NEW YORK — Some showbiz cliches exist for a reason.
For nearly a quarter of a century, Madonna, who turned 50 this year, has been a music megastar, a pop culture provocateur and a global brand name. But what she really wants to do is direct.
"I've been in relationships with a lot of filmmakers," she said with a laugh in a recent interview. (Long before Guy Ritchie, her soon-to-be ex, there was Warren Beatty, and before him, Sean Penn, not yet a director at the time.) "I've been awfully envious of them. I guess I got tired of just wishing I was doing something and decided to do it."
Madonna was speaking in her Upper West Side apartment, at the start of a week that was shaping up as a media perfect storm. It was the day after she completed the sold-out New York run of her Sticky & Sweet Tour, a few hours before the downtown premiere of her directorial debut, "Filth and Wisdom," and two days before news of her split from Ritchie made tabloid front pages around the world.
In a lavender-walled drawing room overlooking Central Park and filled with photographs of her children, she sat beneath an angular nude by the Art Deco painter Tamara de Lempicka and discussed her new incarnation as scrappy indie auteur. Madonna, it goes without saying, is a take-charge interviewee: by turns gracious and brisk, easily amused by herself and actually quite funny. Irony is not part of her repertoire, though, nor is self-deprecation. Her sense of humor seems to revolve around an almost gleeful sense of her imperiousness. She speaks in clipped, semiformal cadences and she has a habit of finishing her interviewer's questions.
Madonna's turns in front of the camera -- in hall-of-infamy disasters such as "Shanghai Surprise" and "Swept Away" -- have long been the stuff of punch lines. But the leap to directing is perhaps not such a huge one for the high priestess of the music video. This pop star's great talent -- some would say her greatest -- is as a maker and manipulator of images. Who would deny that she is a visual artist in her own right? In the heyday of MTV, no one could match her flair for iconographic reinvention, whether channeling Marilyn Monroe in the "Material Girl" clip (directed by Mary Lambert) or playing the dominatrix queen of a "Metropolis"-like kingdom in "Express Yourself" (David Fincher).
When the conversation turned to her music videos, she declared theatrically, "I discovered David Fincher." Madonna has long sought out arty up-and-comers to direct her promos (Mark Romanek, Chris Cunningham, Jonas Akerlund), but she made clear that her involvement did not stop with hiring them. "I take at least 50 percent of the credit for directing and coming up with concepts," she said.
When she decided to write a screenplay, she said, "I would try and pick Guy's brain. He said, 'Just write what you know,' which was simple and good advice.

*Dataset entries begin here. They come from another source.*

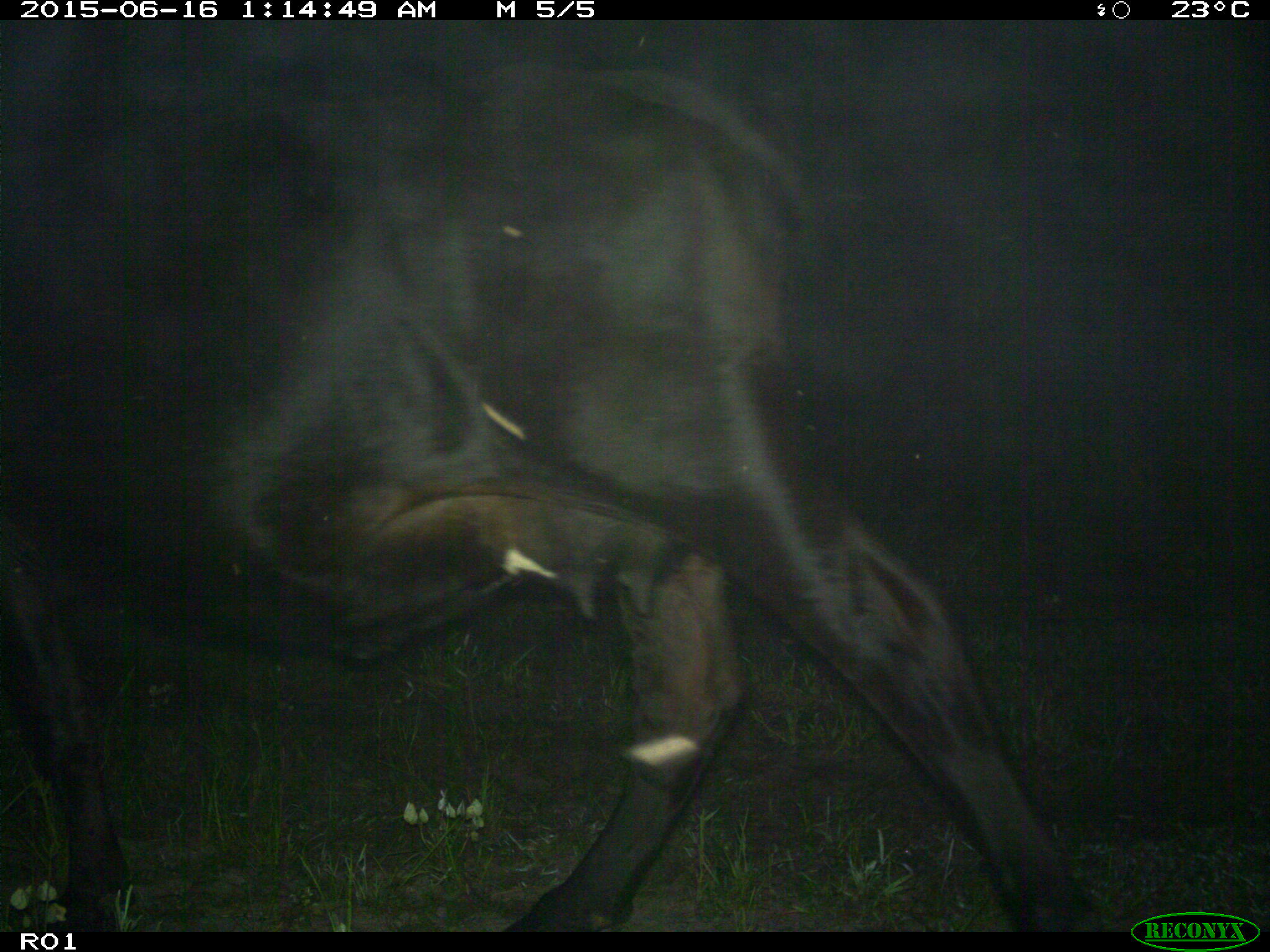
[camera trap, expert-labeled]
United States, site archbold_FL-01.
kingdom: Animalia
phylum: Chordata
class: Mammalia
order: Artiodactyla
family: Bovidae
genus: Bos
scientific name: Bos taurus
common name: domestic cow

The fact of the matter is that all the work I do is very autobiographical, directly or indirectly, because who do I know better than me?"

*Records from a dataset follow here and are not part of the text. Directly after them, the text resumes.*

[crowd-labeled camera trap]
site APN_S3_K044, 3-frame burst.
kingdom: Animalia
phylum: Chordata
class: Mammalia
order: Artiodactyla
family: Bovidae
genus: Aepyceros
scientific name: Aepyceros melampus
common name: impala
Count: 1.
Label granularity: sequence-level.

"Filth and Wisdom," which premiered at the Berlin Film Festival and opens in Los Angeles on Friday, is indeed proudly Madonna-centric, but it looks back on a distant chapter of her life -- you could call it a drama of the Madonna origin myth. Just as her last two albums, "Hard Candy" (2008) and "Confessions on a Dance Floor" (2005), summoned the electro beats of her early-'80s club-going days, this scruffy roommate comedy -- although set in a drably anonymous present-day London -- is a sweet-tempered ode to her bohemian youth in New York.
The aspirations of the film's three friends -- singing, dancing, charity work in Africa -- broadly represent the Madonna career project. At its center, though, is a seemingly un-Madonna-like figure: the Ukrainian-born indie rocker and poet-philosopher Eugene Hutz, ringleader of the Gypsy-punk troupe Gogol Bordello, basically playing a version of himself.
After hearing Hutz's music and seeing him in Liev Schreiber's 2005 film "Everything Is Illuminated," Madonna detected a kinship. "I connect to people who I recognize as having gone through the struggle," she said.
By "struggle" she means the plight of the artist who has not yet found an audience -- a subject that is still dear to her heart. "She wasn't born selling out Madison Square Garden," Hutz said in a separate interview. Or, as she put it, "You must realize that I once was a struggling artist. I'm now a struggling filmmaker."
"Filth and Wisdom" recasts in playful, romantic terms the creative drive that, in Madonna's case, has often registered as careerist calculation (the Material Girl who once titled a tour "Blond Ambition" is herself partly responsible for the image). "Longing is such a charismatic thing," Hutz said. "It speaks to dedication and passion."